Aus der Fülle der Fragen, die Malte Burba immer wieder erreichen, greifen wir jeden Monat einige heraus, die alle interessieren könnten. Im aktuellen Beitrag geht es um trockene Lippen, um Ausdauer und Tonumfang sowie um Materialvibration bei guten Instrumenten. Wenn Sie eine Frage haben, die auf dieser Seite beantwortet werden soll, dann mailen Sie an: burba(at)brawoo.de
Seit einem Monat nehme ich Roaccutan. Dieses Medikament trocknet meine Lippen sehr stark aus. Ich habe alles probiert: Butter, Bepanthen etc. Mein Spiel funktioniert im Moment überhaupt nicht mehr. Wenn ich angestoßene Läufe spiele, bleiben 50 Prozent der Töne weg oder klingen verbröselt. Wenn ich die Lippen einschmiere und spiele, wird der Tonumfang kleiner und wenn ich die Lippen trocken mache, geht auch nichts mehr. Ich weiß nicht mehr weiter…
Medikamente mit dem Wirkstoff Isotretinoin sind recht beliebt bei von Akne geplagten, hellhäutigen jungen Männern, die sich auch von einer exorbitanten Liste mit zum Teil haarsträubenden Nebenwirkungen nicht abschrecken lassen. Zu den harmloseren Nebenwirkungen gehört leider auch das extreme Austrocknen der Haut, das mit einer übermäßigen Schuppenbildung einhergeht. Was bei normalen Menschen durch Hautcremes entschärft werden kann und einfach nur lästig ist, entwickelt sich bei blechblasenden Menschen zum existenzbedrohenden Desaster: die Lippen schälen sich permanent, auch üppigst dosierte Salben, Öle etc. tragen nicht zur Stabilisierung des Spielens bei. Letztlich kommt es einem so vor, als wolle man mit Flip-Flops das Matterhorn besteigen. Was kann man nun dagegen machen? Nichts – außer leidend abwarten, bis die Behandlung vorbei ist!
Ich bin seit über zehn Jahren Berufsmusiker (Trompete) und habe seit einigen Monaten Probleme mit der Ausdauer und dem Tonumfang. Mein Zahnarzt (auch Gesichtschirurg) meinte, dass die Asymmetrie meiner Gesichtsmuskulatur und eine Zahnfehlstellung die Ursache sein könnten. Was meinen Sie dazu?
Wie immer: In der Krise denkt man falsch!
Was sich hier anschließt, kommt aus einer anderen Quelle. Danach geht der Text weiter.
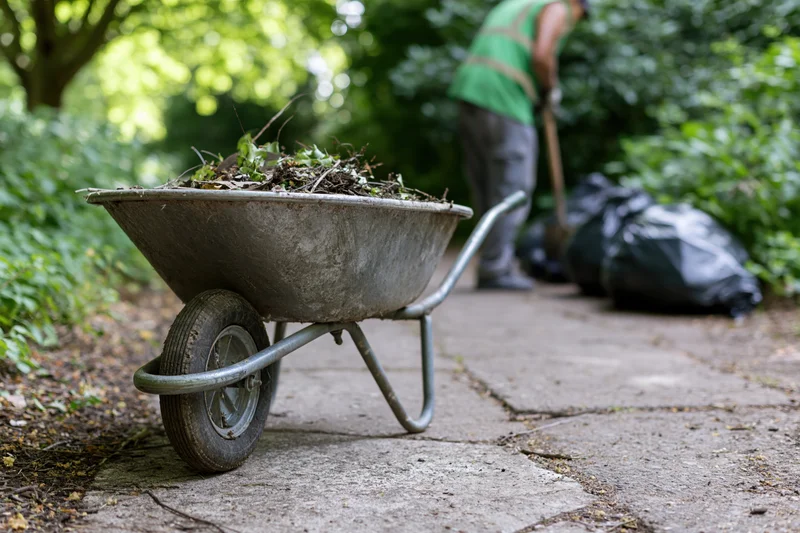 Metal wheelbarrow filled with garden debris on a cracked concrete path with a worker in the background using a shovel near black trash bags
Wie konnten Sie denn in den vergangenen zehn Jahren trotz Ihrer vermurksten Physiognomie spielen? Die vermeintlichen anatomischen Unzulänglichkeiten, die Sie momentan als problematisch ansehen (Zähne, Lippe etc.), gab es doch genauso schon, als Sie noch spielen konnten (Clarino 11/2014). Vergessen Sie also ganz schnell diesen Blödsinn!
Auch die üblichen morphologischen Veränderungen, die nun einmal der Zahn der Zeit mit sich bringt, können nicht als Ursache herangezogen werden, da diese sich so langsam vollziehen, dass sie problemlos und automatisch kompensiert werden. Die Ursachen für Ihre Probleme können sich demnach nur in einem dynamischen und aktiven Teil des Spielapparats finden lassen. Wo genau, lässt sich natürlich aus der Ferne nicht klären. Erfahrungsgemäß sind aber die meisten problematischen Veränderungen, die letztendlich zu einer Krise führen, beim Atmen zu suchen (Clarino 5/2012).
Ich habe festgestellt, dass ich bei guten Instrumenten immer eine Materialvibration in der Hand verspüre, bei weniger guten aber nicht. Ist diese Beobachtung richtig?
Bei sehr leichten Instrumenten und/oder Instrumenten mit weniger dichten Ventilen verspürt man tatsächlich in der Haltehand beim Spielen minimale Vibrationen. Ob es sich dabei um eine Kausalität oder Korrelation (Clarino 11/2011) handelt, wage ich zu bezweifeln, viel eher handelt es sich wohl um eine Koinzidenz, die sich durch Ihre Erwartungshaltung zu einer Konditionierung weiterentwickelt hat, weil Sie grundsätzlich immer davon ausgehen, dass nur ein Instrument mit eben diesen sekundären Eigenschaften ein gutes Instrument sein könnte. Versuchen Sie bei der Beurteilung eines Instruments, sich immer zunächst nur auf die eher mess- und relativ vergleichbaren Parameter zu konzentrieren, bevor Sie Ihren Emotionen freien Lauf lassen (Clarino 12/2017).